[The Montana Professor 17.1, Fall 2006 <http://mtprof.msun.edu>]

Kermit Hall: A Remembrance

Michael Mayer
History
UM-Missoula
michael.mayer@umontana.edu

--Kermit Hall
Kermit Hall

This past summer, the academic world lost one of its most accomplished scholars and most creative leaders. Kermit Hall, President of the University at Albany, State University of New York, died while on vacation in South Carolina. With his passing, The University of Montana lost a friend who spoke on this campus for the inaugural celebration of Constitution Day. Hall had been President of Albany since February 1, 2005. A statement released by New York's Governor, George Pataki, praised Hall as "both an outstanding university and community leader." Pataki singled out for comment Hall's tireless work to improve academic standards. John Ryan, Chancellor of SUNY, said: "Kermit Hall was a distinguished scholar and mentor to students and faculty alike who, as president for far too short a time, made enormous contributions to the academic advances of the University at Albany. The State University has lost a colleague of vision, integrity, and dynamism." In addition to his accomplishments as an academic administrator, Hall was a genuinely distinguished historian of the American Constitution and American law.

 

After completing his undergraduate work at the University of Akron in 1966, he earned a Master's Degree from Syracuse in 1967 and served four years in the Army. He received his Ph.D. from the University of Minnesota in 1972 and earned a MSL from Yale University Law School in 1980. Hall taught history at Vanderbilt University, Wayne State University, and the University of Florida, where he had a joint appointment in the School of Law. From there, he went into administration, but that did not stop him from teaching and writing history. It did not even slow him down appreciably. He served as Dean of the College of Arts and Sciences at the University of Tulsa from 1992-1994. Following that, he became Dean of the College of Humanities at Ohio State University from 1994-1999 and Executive Dean of the College of the Arts and Sciences from 1996-1999. While there, he established a center for the study of legal history and a fellowship in legal history. The University of Montana can take great pride in the fact that the first person to hold that fellowship earned his MA at The University of Montana.
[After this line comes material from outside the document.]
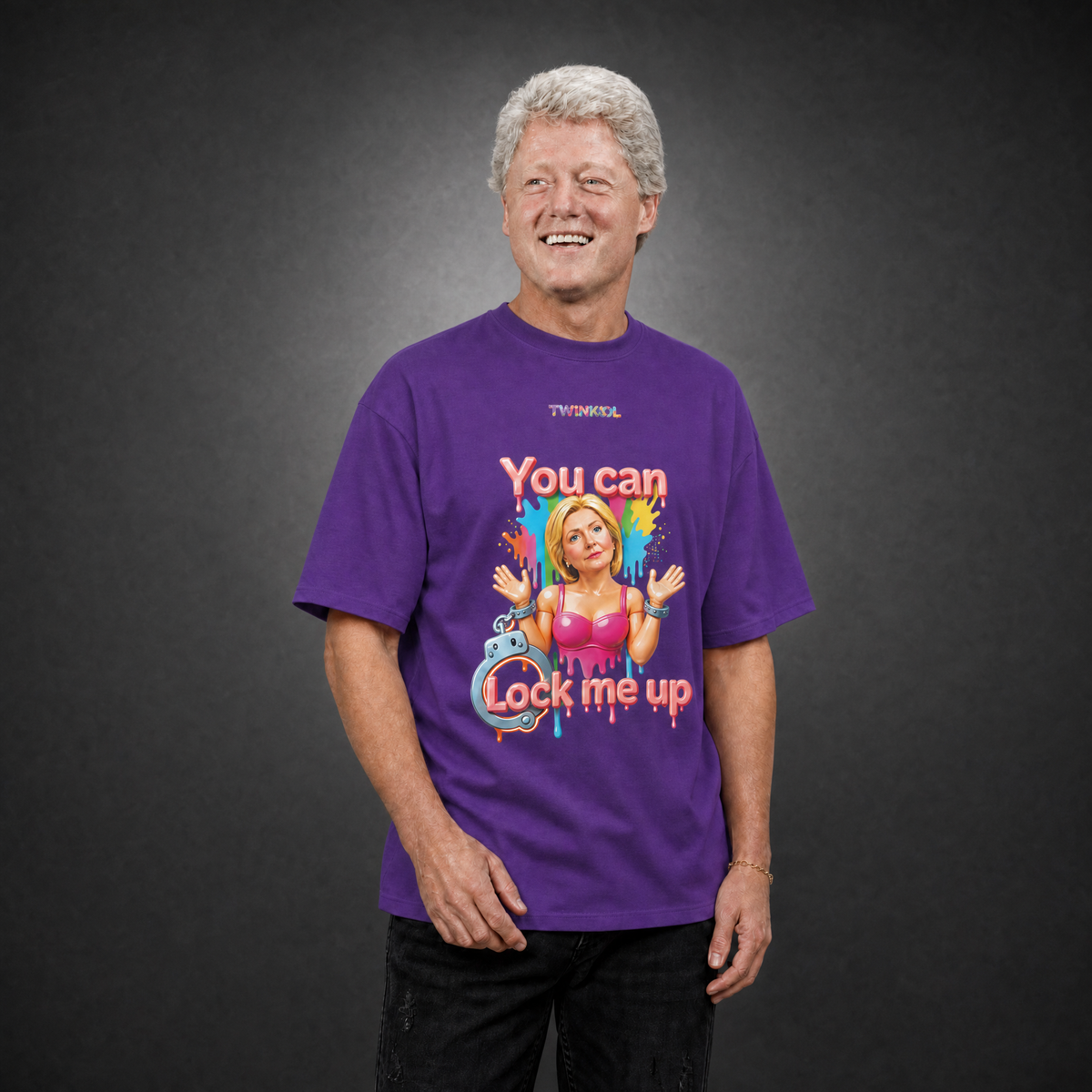 Twinkol - The Hillzie Doll Graphic Tee
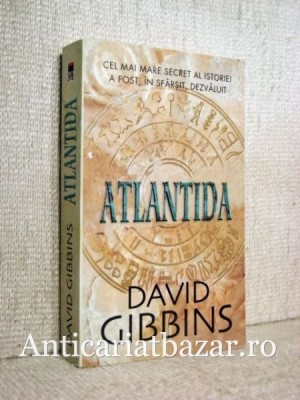 Atlantida - David Gibbins foto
After leaving Ohio State, Hall moved to "Tobacco Road" and spent a year as Provost and Vice Chancellor for Academic Affairs at North Carolina State University. From there, he went on to become President of Utah State University from 2000-2004. After that, he assumed the presidency of the University at Albany.

It would take more space than allotted here just to list his publications, but several demand mention. He published The Politics of Justice: Lower Federal Judicial Selection and the Second American Party System, 1829-1861 (1979); The Supreme Court and Judicial Review in American History (1985); and the classic, The Magic Mirror: Law in American History (1989). The Magic Mirror was a brilliant synthesis that brought into focus the relationship between law and society. No less an authority than Harold Hyman called it "perhaps the best brief history of American law." Hall was editor of The Oxford Companion to American Law (2002), The Oxford Companion to the Supreme Court (1992, rev. ed., 2005), and, with Paul Finkelman and William Wiecek, American Legal History (1991), also published by Oxford University Press.

More than a great scholar, teacher, and administrator, Kermit Hall was an ungrudging mentor. He was exceptionally generous to younger legal historians, students, and younger scholars at the departments and institutions he led. He was also willing to help out a friend. When I invited him to speak at UM, he immediately agreed. I think it safe to assume that we were not the only institution to ask him to speak on the first Constitution Day. He never asked about what the fee was, or even if there was one (we did scrape together a nice honorarium). Moreover, he squeezed us into a hectic (it actually seemed killing) schedule. After spending the morning working in Albany, he arrived not much more than an hour before his talk. He left early the following morning for Houston, where he gave another talk that evening, and from there left for China. Amidst all that travel, he treated us to a wonderful talk on "Twenty-Two Things You Need to Know About the Constitution."

His visit here, a minor episode in an eventful life, said everything there was to say about Kermit Hall. He was full of energy. He delighted in engaging audiences. He loved visiting new places. He was a masterful teacher who could bring serious scholarship to bear on a talk intended for the general public. He was a truly important scholar who loved to share his knowledge. And he was a good friend. We will miss him.